+++ FRAGMENT TEKSTU
„Chłopki opowieść o naszych babkach” Joanna Kuciel-Frydryszak

Chłopki Joanna Kuciel-Frydryszak

Słyszałam o tej książce od miesięcy. „Chłopki” stały się tematem wielu rozmów, wręcz nie wypada nie znać tej pozycji. Więc i ja się za nią wzięłam. 470 stron maczkiem pisane minęło szybko, ale wrażenia pozostaną na bardzo długo.

Czytałam z wypiekami na twarzy o losach kobiet wiejskich pierwszej połowy XX wieku jakby to była zamierzchła przeszłość, skansen fascynujący i przerażający zarazem. Tak odległy, że nie może być prawdziwy. Aż nagle uświadomiłam sobie, że to opowieść o mojej babci Julii !!!! Jak to możliwe! Moja babcia zaczytana w książkach, piekąca najlepszy sernik na świecie, czekająca na mnie z obiadem. Ta która broniła mnie przed rodzicami, która znała historię świata lepiej niż niejeden historyk. Jak to możliwe, że tak okrutne czasy były jej udziałem?

Okrutne wydają się nam teraz, kiedy tak dużą uwagę zwracamy na własne szczęście, edukację, miłość, relacje. Wtedy to był standard na wsi. Nikt nie pomyślał nawet że można żyć inaczej i tymi wartościami nasiąkały pokolenia.

A jak było 100 lat temu na polskiej wsi?
Gdybym jakimś cudem trafiła do tych czasów najpewniej nie wytrzymałabym nawet roku. Nie chcę streszczać książki, bo namawiam bardzo do zapoznania się z nią. A co tam znajdziesz? Listy, zdjęcia, relacje osób dla których ten świat był codziennością.

Chłopki, więc autorka skupia się na pozycji kobiet, a także dziewczynek. Niewiele poznajemy faktów o mężczyznach, a jeśli już, to te mało pochlebne.

Dzieci.

U nas rodzą matki po to, by było co chrzcić i grzebać. Rodzić jest zasługą, a grzebać faktem tak zwyczajnym, że mniej się na śmierć dziecka zwraca uwagę niż pożal się Boże na padnięcie bydlęcia.

Dzieci były mniej warte niż inwentarz. Sporo maluszków umierało przy porodzie i w pierwszych latach życia, nie mówiąc o aborcjach. Od najmłodszych lat pracowały pasąc najpierw gęsi a potem krowy. Nierzadko były ofiarami molestowania seksualnego, czym rodzice nie interesowali się wcale. Gdy miały szczęście pozwalano im na 4 lata nauki ( moja babcia właśnie tyle chodziła do szkoły ) ale frekwencja była tak marna, że analfabetyzm był powszechny. Jak tu iść do szkoły w łachmanach i bez butów ? Jak iść do szkoły i być darmozjadem kiedy tyle prac czeka a rodzice wymagają bezwzględnego posłuszeństwa?
++++++
+++ DANE WEJŚCIOWE
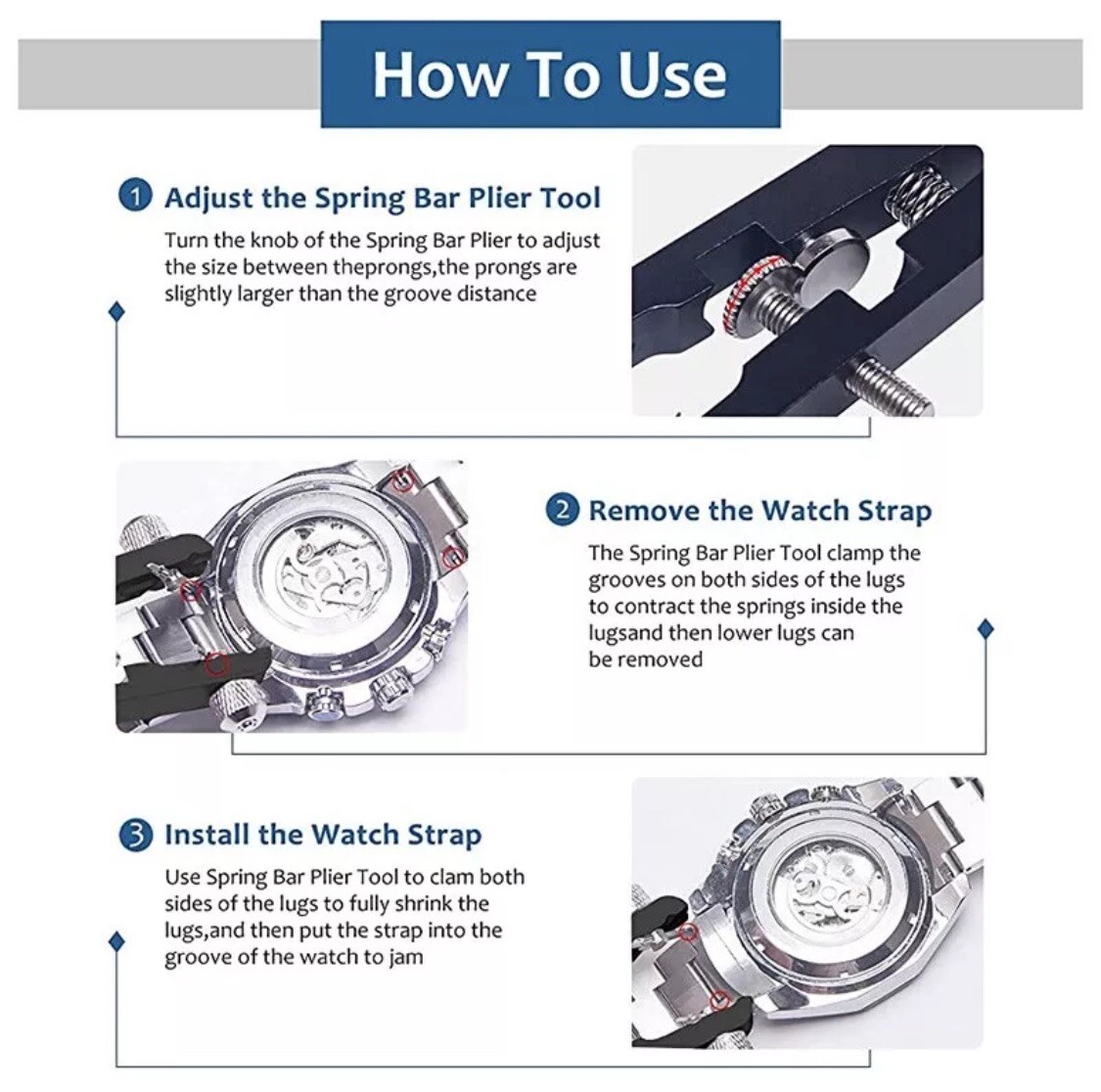 How To Use

1 Adjust the Spring Bar Plier Tool

Turn the knob of the Spring Bar Plier to adjust the size between theprongs,the prongs are slightly larger than the groove distance

2 Remove the Watch Strap

The Spring Bar Plier Tool clamp the grooves on both sides of the lugs to contract the springs inside the lugsand then lower lugs can be removed

3 Install the Watch Strap

Use Spring Bar Plier Tool to clam both sides of the lugs to fully shrink the lugs,and then put the strap into the groove of the watch to jam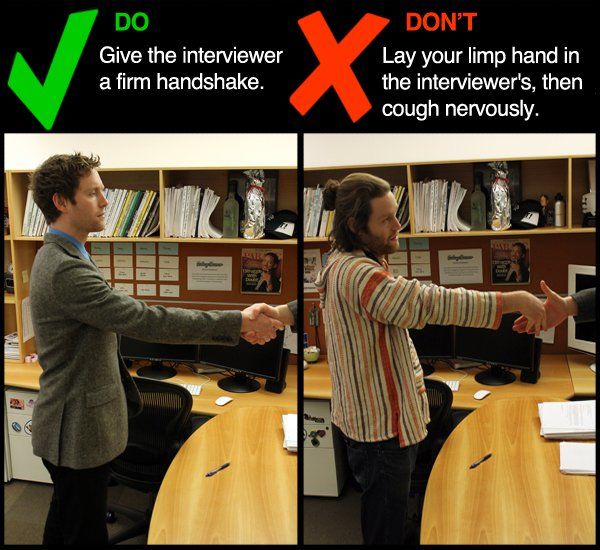 DO
Give the interviewer a firm handshake.

DON'T
Lay your limp hand in the interviewer's, then cough nervously.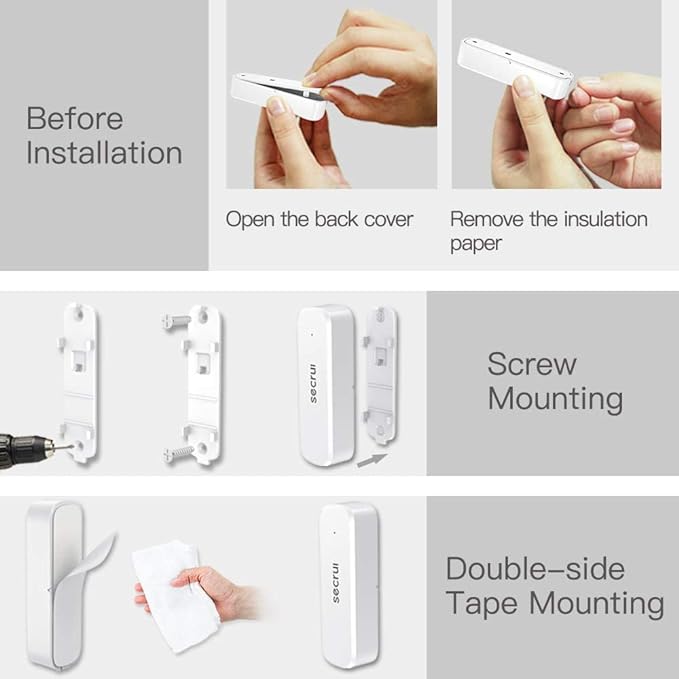 Before Installation

Open the back cover

Remove the insulation paper

secrui

Screw Mounting

secrui

Double-side Tape Mounting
++++++
== POZNAJ MATERIAŁ ==
[1] Przepisz dokładnie ten fragment tekstu o książce „Chłopki”, który zaczyna się od słów „Czytałam z wypiekami”, a kończy na słowach „wartościami nasiąkały pokolenia.”.
[2] Kontynuuj tekst o książce „Chłopki”, zaczynając zaraz po jego ostatnim zdaniu.
Zestawienie pochodzi z innego źródła niż tekst.

== PONUMEROWANE ODPOWIEDZI ==
[1]
Czytałam z wypiekami na twarzy o losach kobiet wiejskich pierwszej połowy XX wieku jakby to była zamierzchła przeszłość, skansen fascynujący i przerażający zarazem. Tak odległy, że nie może być prawdziwy. Aż nagle uświadomiłam sobie, że to opowieść o mojej babci Julii !!!! Jak to możliwe! Moja babcia zaczytana w książkach, piekąca najlepszy sernik na świecie, czekająca na mnie z obiadem. Ta która broniła mnie przed rodzicami, która znała historię świata lepiej niż niejeden historyk. Jak to możliwe, że tak okrutne czasy były jej udziałem?

Okrutne wydają się nam teraz, kiedy tak dużą uwagę zwracamy na własne szczęście, edukację, miłość, relacje. Wtedy to był standard na wsi. Nikt nie pomyślał nawet że można żyć inaczej i tymi wartościami nasiąkały pokolenia.

[2]
.. dom chłopskiego dziecka to szkoła oschłości.

Dzieci się chowało, a one tą oschłość przekazywały swoim dzieciom. Mam wrażenie, że dopiero moje dzieci pozbędą się w 100 % tej cechy. To nie znaczy, że się zupełnie nie kochało dzieci. Jedzenie było najwyższą formą okazania czułości wobec nich. Nikt ich nie przytulał, nie ocierał łez, więc sami nie umieli w dorosłym życiu okazać czułości. Potrzeba pokoleń by to zmienić….

Brak uczucia w życiu rodzinnym wywołuje ogólną nieczułość dzieci, brak współczucia dla cudzego bólu, nieszczęścia, kalectwa.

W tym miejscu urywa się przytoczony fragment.